The behavior you observerd is by design. Heartbeats are throttled up to 80% of the heartbeat timeout. Changing how an activity is invoked from the workflow doesn’t affect theactivity execution behavior (including heartbeating) at all.

1 Like

But we have a older workflow where the heartbeat timeout is 30 minutes which would mean the cancellation should take affect only after 24 minutes. and that workflow is invoking activity using async fashion.

But the cancellation takes affect very soon (few seconds). I verified it on the temporal web UI that the activity is scheduled with 30 minutes heartbeat time out and 5 days start to close time out.

This prompted me to try the new workflow to invoke activity async fashion and I stopped seeing the heartbeat time out failures.

I am not entirely sure why it started working but these are just my observations.

Does it have anything to do with temporal sdk vs server version mismatch or in worse case grpc dependency version?

Is it workflow invoking activity using async fashion or the activity is implemented using the manual completion client? The completion client doesn’t throttle heartbeats.

var activityOptions = ActivityOptions.newBuilder().setCancellationType(ActivityCancellationType.WAIT_CANCELLATION_COMPLETED).setHeartbeatTimeout(Duration.ofSeconds(5L)).setStartToCloseTimeout(Duration.ofMinutes(120L)).setRetryOptions(RetryOptions.newBuilder().setMaximumAttempts(1).setDoNotRetry(new String[0]).build()).setTaskQueue(“ActivityQueue”).build();

Promise activityPromise = Async.function(() → {
var activityStub = (ActivityClass)Workflow.newActivityStub(ActivityClass.class, activityOptions);
activityStub.activityMethod(activityParameters);
return null;
});

activityPromise.get();

This is how workflow is invoking activity. Sorry but I am not sure what manual completion client means.
Can this not be called as invoking activity using async fashion?

How the activity is invoked (synchronously or asynchronously) doesn’t affect the activity execution in any way. So, I don’t believe changing from sync to async can affect the heartbeating behavior. My guess is that your activities time out because some resource constraints make it miss heartbeats. 5 seconds is a pretty short interval, and any CPU throttling or network delay might cause the timeout.

1 Like

Would it have anything to do with temporal version upgrade or any 3rd party dependency upgrade such as io.grpc library or spring boot or temporal sdk?

We started seeing these errors only after temporal server upgrade and are sort of unsure what exactly is causing the problem.

Everything is possible.
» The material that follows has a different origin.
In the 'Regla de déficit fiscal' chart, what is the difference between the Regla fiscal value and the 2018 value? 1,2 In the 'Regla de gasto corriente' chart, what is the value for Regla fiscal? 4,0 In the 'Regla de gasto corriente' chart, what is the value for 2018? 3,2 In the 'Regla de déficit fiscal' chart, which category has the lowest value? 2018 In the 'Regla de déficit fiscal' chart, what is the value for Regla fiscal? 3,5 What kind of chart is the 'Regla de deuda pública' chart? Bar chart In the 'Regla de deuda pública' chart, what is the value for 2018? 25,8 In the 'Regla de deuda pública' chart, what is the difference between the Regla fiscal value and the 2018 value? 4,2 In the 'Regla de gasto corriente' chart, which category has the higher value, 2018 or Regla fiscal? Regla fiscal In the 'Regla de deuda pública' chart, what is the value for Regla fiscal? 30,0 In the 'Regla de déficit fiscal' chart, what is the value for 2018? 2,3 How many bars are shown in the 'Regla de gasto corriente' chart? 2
But I would look into resource exhaustion by the workers or the service, as well as the network.

I have tested on my laptop where we use Docker Desktop and we have loaded the application with more data heavy and performance intensive scenarios but haven’t seen timeout. But I am seeing these on very small test cases after the upgrade.

I have also tested on an Azure VM where there is no other process running and application is allocated 8GB of total 16GB and still see the timeouts happening. I haven’t seen any spikes as such in RAM and CPU in any of the pods especially the worker pod. Only doubt I had was some networking at the Kubernetes layer, but it is consistent and other non-temporal scenarios are working absolutely fine.